São jovens, talentosos, com percurso no teatro, na televisão e até no cinema. Confira a nossa lista!

Se existe algo em Portugal é talento. Com atores a começar a sua carreira, outros a fortalece-la e alguns a dar que falar além-fronteiras, a RUA está atenta e pretende acompanhá-los. Já ouviu falar deles?

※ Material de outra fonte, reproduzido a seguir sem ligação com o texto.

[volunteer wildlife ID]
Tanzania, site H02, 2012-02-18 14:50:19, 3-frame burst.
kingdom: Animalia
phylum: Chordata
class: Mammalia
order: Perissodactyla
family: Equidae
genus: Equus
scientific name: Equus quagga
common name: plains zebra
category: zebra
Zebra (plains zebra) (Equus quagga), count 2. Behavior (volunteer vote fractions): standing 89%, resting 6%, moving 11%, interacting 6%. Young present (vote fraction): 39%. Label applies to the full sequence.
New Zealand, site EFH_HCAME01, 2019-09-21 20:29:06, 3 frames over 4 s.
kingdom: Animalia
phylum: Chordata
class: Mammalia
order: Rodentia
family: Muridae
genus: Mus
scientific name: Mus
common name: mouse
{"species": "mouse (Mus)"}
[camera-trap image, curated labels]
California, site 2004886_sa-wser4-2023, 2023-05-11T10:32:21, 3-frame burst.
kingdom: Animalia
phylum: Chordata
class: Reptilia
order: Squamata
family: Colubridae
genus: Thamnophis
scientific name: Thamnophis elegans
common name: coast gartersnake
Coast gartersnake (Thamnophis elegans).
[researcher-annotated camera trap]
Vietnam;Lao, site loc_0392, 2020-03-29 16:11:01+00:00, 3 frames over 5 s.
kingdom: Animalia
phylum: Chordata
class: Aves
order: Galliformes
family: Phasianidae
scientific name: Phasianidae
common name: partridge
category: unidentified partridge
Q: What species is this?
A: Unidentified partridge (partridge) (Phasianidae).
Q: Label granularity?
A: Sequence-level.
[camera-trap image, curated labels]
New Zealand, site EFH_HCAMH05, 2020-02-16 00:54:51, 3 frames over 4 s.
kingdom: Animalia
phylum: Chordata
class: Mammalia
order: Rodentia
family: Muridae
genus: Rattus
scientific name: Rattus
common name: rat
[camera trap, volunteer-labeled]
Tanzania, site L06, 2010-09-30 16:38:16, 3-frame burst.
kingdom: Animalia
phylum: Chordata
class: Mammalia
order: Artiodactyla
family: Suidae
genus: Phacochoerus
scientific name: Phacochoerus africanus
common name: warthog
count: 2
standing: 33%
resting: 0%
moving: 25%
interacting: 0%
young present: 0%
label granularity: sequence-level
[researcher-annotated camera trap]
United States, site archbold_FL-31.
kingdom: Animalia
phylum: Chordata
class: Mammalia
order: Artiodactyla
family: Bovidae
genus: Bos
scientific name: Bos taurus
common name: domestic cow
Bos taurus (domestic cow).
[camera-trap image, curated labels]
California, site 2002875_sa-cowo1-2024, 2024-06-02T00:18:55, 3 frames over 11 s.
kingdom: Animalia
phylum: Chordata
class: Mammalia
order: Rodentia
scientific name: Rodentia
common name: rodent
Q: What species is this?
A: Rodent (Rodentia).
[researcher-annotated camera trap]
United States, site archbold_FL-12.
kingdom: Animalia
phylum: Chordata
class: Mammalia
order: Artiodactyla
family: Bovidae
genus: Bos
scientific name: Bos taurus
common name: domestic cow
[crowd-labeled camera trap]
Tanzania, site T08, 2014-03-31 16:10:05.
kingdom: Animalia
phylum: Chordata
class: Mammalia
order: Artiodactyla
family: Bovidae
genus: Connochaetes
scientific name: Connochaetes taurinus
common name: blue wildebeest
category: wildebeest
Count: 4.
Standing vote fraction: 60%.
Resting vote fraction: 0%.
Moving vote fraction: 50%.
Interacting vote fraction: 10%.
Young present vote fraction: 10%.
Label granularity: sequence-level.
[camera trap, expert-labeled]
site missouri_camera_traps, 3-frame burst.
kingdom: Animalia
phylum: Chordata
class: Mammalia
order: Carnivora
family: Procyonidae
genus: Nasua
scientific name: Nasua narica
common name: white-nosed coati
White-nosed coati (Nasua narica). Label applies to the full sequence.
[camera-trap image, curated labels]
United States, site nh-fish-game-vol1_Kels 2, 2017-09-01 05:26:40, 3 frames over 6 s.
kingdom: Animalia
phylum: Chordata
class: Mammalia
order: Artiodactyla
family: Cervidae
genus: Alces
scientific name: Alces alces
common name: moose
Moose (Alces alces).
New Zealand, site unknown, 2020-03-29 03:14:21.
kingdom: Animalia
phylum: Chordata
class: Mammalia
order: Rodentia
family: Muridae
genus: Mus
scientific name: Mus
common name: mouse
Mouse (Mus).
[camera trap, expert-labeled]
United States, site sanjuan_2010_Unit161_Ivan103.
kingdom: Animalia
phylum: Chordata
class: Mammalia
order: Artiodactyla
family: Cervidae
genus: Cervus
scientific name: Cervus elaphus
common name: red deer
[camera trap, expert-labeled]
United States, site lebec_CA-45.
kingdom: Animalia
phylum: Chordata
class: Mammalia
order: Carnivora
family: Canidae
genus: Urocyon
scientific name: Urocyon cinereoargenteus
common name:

Alba Baptista, a primeira protagonista portuguesa da Netflix

É, talvez, a artista atualmente mais conhecida pela sua participação na série Warrior Nun, em que protagonizou Ava. Alba nasce em julho de 1997 em Lisboa, filha de brasileiros, provenientes do Rio de Janeiro. É fluente em inglês, espanhol, francês e alemão. A sua paixão pela representação já a acompanha desde os 15 anos. Em 2014, estreia-se na curta-metragem Miami de Simão Cayatta, na qual interpretou Raquel. Admite ter sido a partir deste filme que descobriu que a representação seria o caminho a seguir. “Na verdade, foi por causa de Miami que eu percebi que amo isto e que quero explorar, aprender e crescer”, afirmou. Nesse mesmo ano, estreia-se em televisão na novela Jardins Proibidos, onde interpretou Inês Correia. Em 2016, dá vida a Beatriz Varela, na novela da TVI A Impostora e em 2017 estreia-se na RTP1 com a série Filha da Lei, em que faz um papel mais “ousado”, interpretando Sara Garcia, uma bissexual. Também participou em Madre Paula e Sim, Chef. Neste início de carreira, Alba admite que a sorte é um fator importante, mas não preponderante. “Ao início é sempre preciso sorte. É a vida a dar-te um empurrão. E o difícil não é chegar a esta indústria, o difícil é permanecer”, realça Alba.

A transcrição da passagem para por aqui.